_Data provided:_
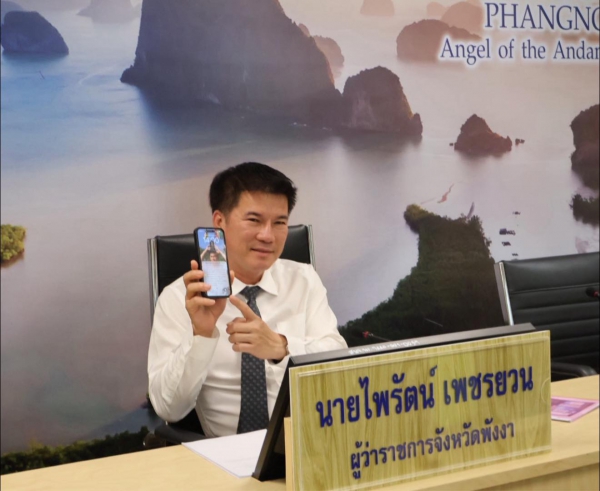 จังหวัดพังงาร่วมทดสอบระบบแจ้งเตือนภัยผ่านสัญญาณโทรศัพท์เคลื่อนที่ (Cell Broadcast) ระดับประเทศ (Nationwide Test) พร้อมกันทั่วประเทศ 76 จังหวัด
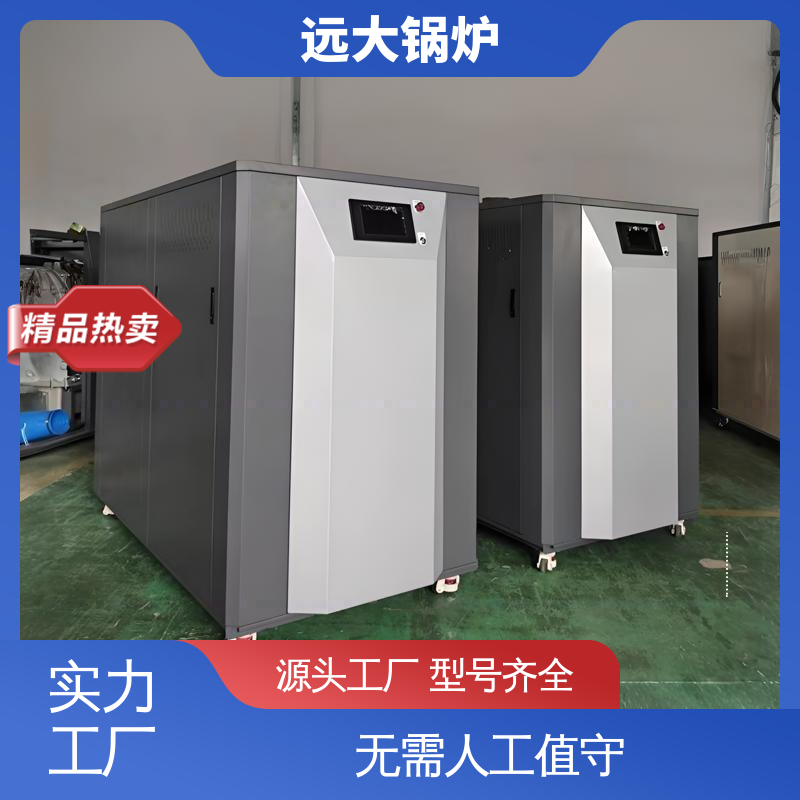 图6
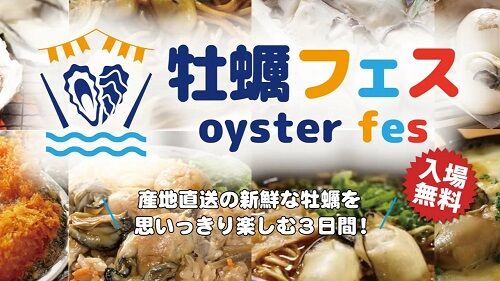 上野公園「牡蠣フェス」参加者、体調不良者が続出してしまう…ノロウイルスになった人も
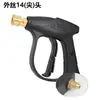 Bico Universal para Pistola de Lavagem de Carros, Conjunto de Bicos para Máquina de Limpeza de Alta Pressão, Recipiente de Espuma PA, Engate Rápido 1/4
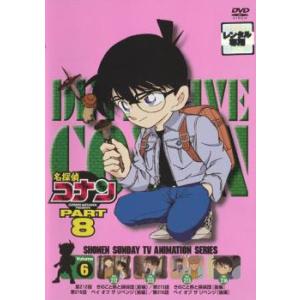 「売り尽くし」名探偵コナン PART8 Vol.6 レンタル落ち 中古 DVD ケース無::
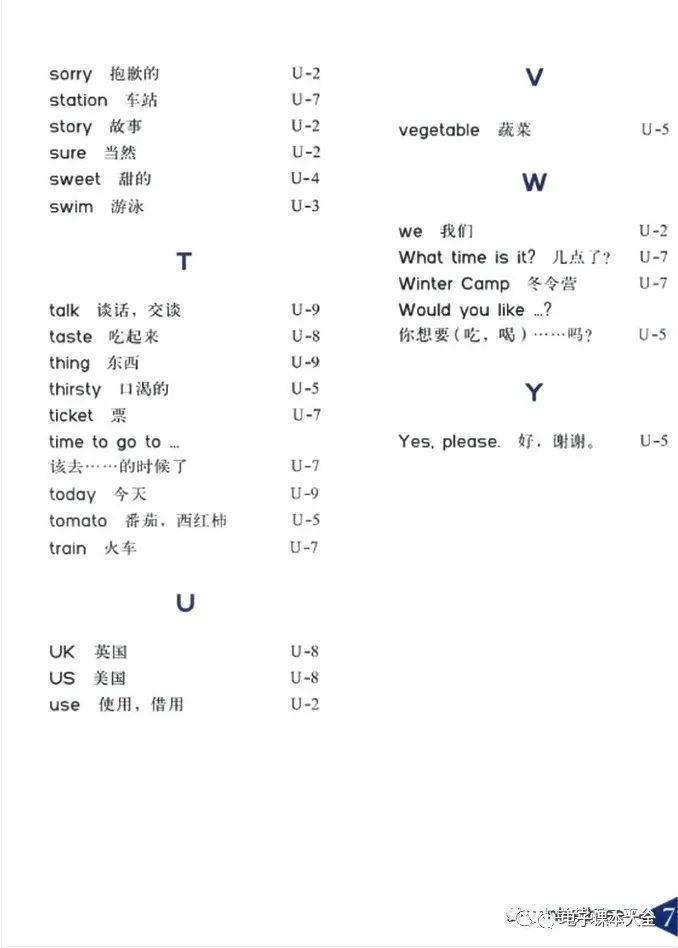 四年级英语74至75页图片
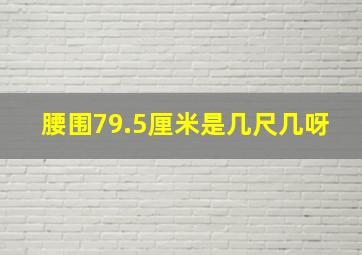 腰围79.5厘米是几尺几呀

---

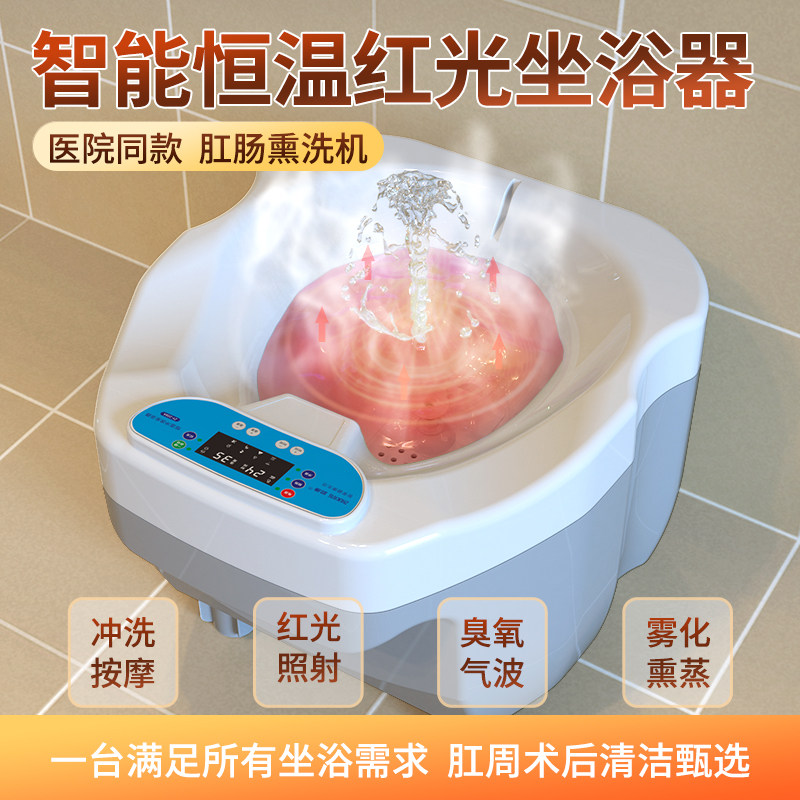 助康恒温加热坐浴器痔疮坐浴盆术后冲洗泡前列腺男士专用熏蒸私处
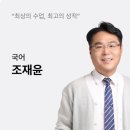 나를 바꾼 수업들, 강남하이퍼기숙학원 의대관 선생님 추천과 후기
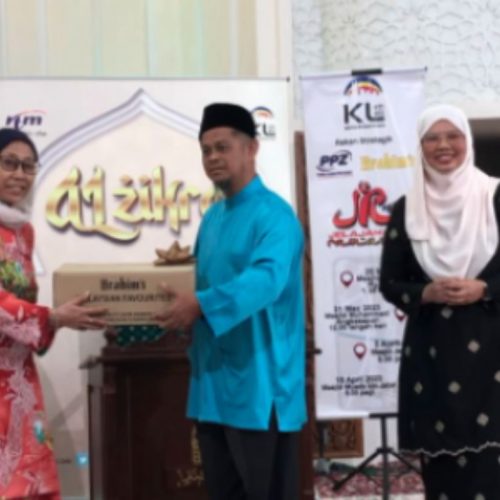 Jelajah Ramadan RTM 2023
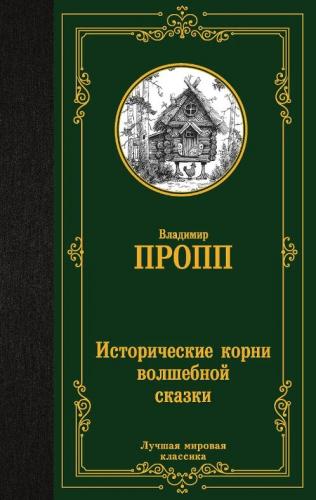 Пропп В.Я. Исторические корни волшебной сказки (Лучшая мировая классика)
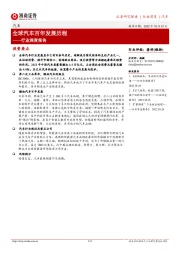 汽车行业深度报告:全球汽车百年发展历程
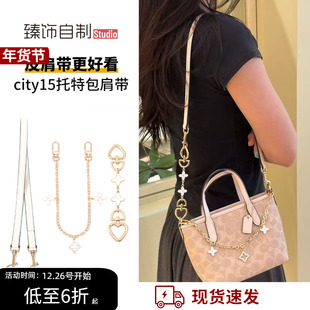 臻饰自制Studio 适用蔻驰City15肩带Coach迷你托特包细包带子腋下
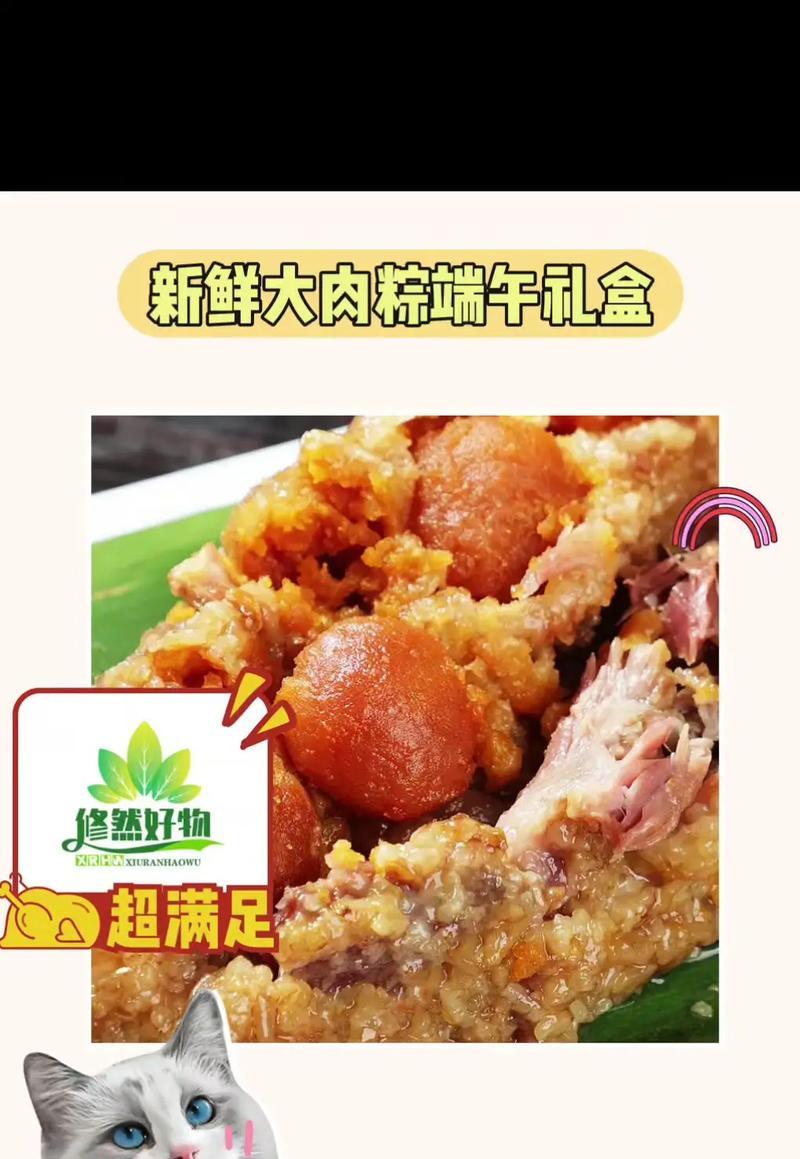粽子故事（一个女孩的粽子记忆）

_What the exercise asks:_
Copy out the records that begin with the line containing "助康恒温加热坐浴器痔疮坐浴盆术后冲洗泡前列腺男士专用熏蒸私处" and end with the line containing "粽子故事（一个女孩的粽子记忆）", including both of those lines. Give only the text of each line and omit the pictures.

_Solution:_
 助康恒温加热坐浴器痔疮坐浴盆术后冲洗泡前列腺男士专用熏蒸私处
 나를 바꾼 수업들, 강남하이퍼기숙학원 의대관 선생님 추천과 후기
 Jelajah Ramadan RTM 2023
 Пропп В.Я. Исторические корни волшебной сказки (Лучшая мировая классика)
 汽车行业深度报告:全球汽车百年发展历程
 臻饰自制Studio 适用蔻驰City15肩带Coach迷你托特包细包带子腋下
粽子故事（一个女孩的粽子记忆）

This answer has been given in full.